The Sacramento Bee has a deep dive into Katehi’s obsession with her reputation, as discovered in the UC investigation:
“The evidence indicates that Chancellor Katehi was acutely concerned with damage to her personal reputation following the 2011 pepper spray incident, and that she was interested in the consultants working to improve her own online reputation as well as the reputation of UC Davis,” the report concluded, noting that Katehi was involved in and approved hiring three firms for $407,000 to repair her online image, as well as that of UC Davis.
Katehi and her staff sought out firms on the East Coast and in Sacramento, meeting with them and discussing how to create a LindaKatehi.com webpage, edit Wikipedia posts and submit op-eds under her name to publications that might crowd out negative press from others.

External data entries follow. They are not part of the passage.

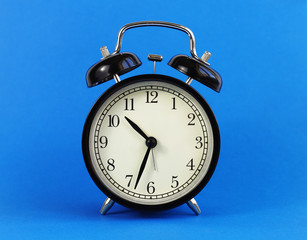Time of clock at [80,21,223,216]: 10:33
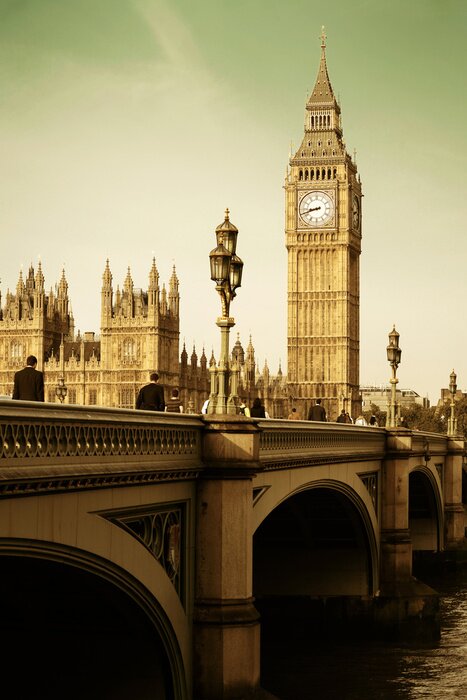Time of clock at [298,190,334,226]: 8:42
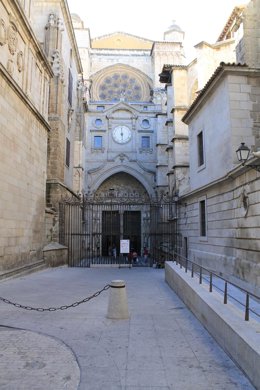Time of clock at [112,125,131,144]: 5:59
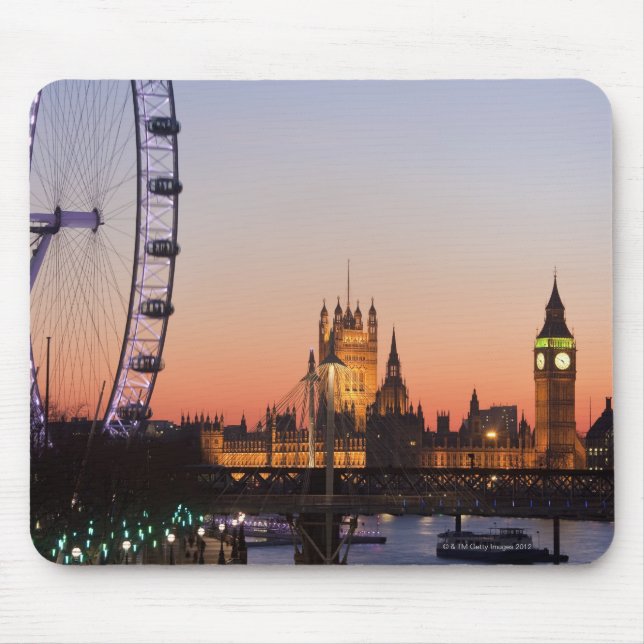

The report noted that improving Katehi’s reputation also would improve that of the university’s. But documents show that she constantly sought help in what one aide recalled as her desire that they “get me off the Google.”
“Linda wants to understand generally how we plan to address the lingering negative pepper spray-related online search content associated with her name,” reads a September 2012 email from Barry Shiller, who was brought in after the pepper-spray incident to handle her communications strategy.
At one point in 2014, Katehi emailed staff member Luanne Lawrence, saying she wanted to speak to her about “Google in general.”
“I did a search recently and it seems to be the worse (sic) I have seen in a long time,” Katehi wrote. “I am afraid we have regressed and would like to discuss with you a change in strategy.”